To ELK or Not to ELK? That Is the Question

 

To ELK or Not to ELK? That Is the Question

Why Elastic Stack / ELK Is a Trending Topic in Log Management

Since the time that Elastic launched the ELK stack in 2015 and renamed it Elastic Stack earlier this year, it has generated a fair amount of interest from developers and DevOps teams. Many Loggly customers have evaluated the Elastic Stack on the road to adopting our cloud-based log management service. And as a company with one of the biggest and most complex Elasticsearch deployments ourselves, our engineering team has been paying attention to the evolution of Elastic Stack.

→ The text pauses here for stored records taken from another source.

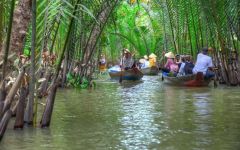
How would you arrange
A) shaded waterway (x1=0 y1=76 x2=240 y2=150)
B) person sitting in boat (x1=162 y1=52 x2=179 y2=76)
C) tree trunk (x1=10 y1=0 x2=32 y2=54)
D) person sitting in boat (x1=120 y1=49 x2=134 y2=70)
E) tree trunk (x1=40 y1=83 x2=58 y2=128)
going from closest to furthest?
shaded waterway (x1=0 y1=76 x2=240 y2=150) < tree trunk (x1=40 y1=83 x2=58 y2=128) < tree trunk (x1=10 y1=0 x2=32 y2=54) < person sitting in boat (x1=162 y1=52 x2=179 y2=76) < person sitting in boat (x1=120 y1=49 x2=134 y2=70)

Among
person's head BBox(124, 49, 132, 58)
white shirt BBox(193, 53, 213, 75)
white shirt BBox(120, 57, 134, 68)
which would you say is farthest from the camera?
white shirt BBox(120, 57, 134, 68)

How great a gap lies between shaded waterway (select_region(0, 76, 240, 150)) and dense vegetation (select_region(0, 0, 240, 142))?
487mm

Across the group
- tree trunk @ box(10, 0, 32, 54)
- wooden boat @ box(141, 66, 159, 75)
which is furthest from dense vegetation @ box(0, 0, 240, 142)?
wooden boat @ box(141, 66, 159, 75)

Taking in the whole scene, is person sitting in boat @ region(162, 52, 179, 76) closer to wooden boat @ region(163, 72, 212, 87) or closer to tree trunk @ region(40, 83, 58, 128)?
wooden boat @ region(163, 72, 212, 87)

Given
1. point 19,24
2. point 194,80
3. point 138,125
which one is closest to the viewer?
point 138,125

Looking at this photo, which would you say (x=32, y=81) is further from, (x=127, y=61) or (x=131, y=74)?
(x=127, y=61)

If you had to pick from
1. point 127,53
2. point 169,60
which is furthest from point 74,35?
point 127,53

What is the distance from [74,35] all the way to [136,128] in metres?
8.37

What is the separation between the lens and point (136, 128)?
27.1ft

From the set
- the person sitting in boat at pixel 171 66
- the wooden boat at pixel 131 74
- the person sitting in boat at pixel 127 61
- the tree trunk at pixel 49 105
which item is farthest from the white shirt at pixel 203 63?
the tree trunk at pixel 49 105

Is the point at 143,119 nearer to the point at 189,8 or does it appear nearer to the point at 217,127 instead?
the point at 217,127

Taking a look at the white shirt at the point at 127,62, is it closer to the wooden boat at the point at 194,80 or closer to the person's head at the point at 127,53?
the person's head at the point at 127,53

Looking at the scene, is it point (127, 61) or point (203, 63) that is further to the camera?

Let’s be honest — Elastic has created a really nice open-source project. In fact, we use the search engine part of the Elastic Stack known as Elasticsearch, as a core part of Loggly’s foundation technologies. Elastic Stack does a lot of very useful things, and it is evolving quickly. As an open-source product, it has that “free” thing going for it. Of course, “free” doesn’t necessarily mean no cost. Quoting from the Free Software Foundation:  

“Free software” is a matter of liberty, not price. To understand the concept, you should think of “free” as in “free speech,” not as in “free beer.” We sometimes call it “libre software” to show we do not mean it is gratis.

In this post, we’ll look at some factors you should consider when deciding whether to adopt Elastic Stack or a commercial log management service like Loggly.

Homebrew vs Off-the-Shelf?

Let’s try and frame this in a way that (hopefully) we can all relate to: beer! It’s pretty easy to brew your own beer. Spend some money up front on hardware, do some research on how to use it, buy yourself some malted barley, hops, and yeast, and you’re off to the races.

But did you really come out ahead?

Think about your answer as we look at similar issues in log management.

How many internal resources do you want to dedicate to log management?

Regardless of whether you run your Elastic Stack stack on-premise or through a cloud service offered by Elastic, Amazon, or others, using it for log management means dedicating some amount of engineering resources to running it. These include:

  • People who aren’t working on making your own product better
  • Machines that aren’t delivering that product but still need to be managed (and paid for)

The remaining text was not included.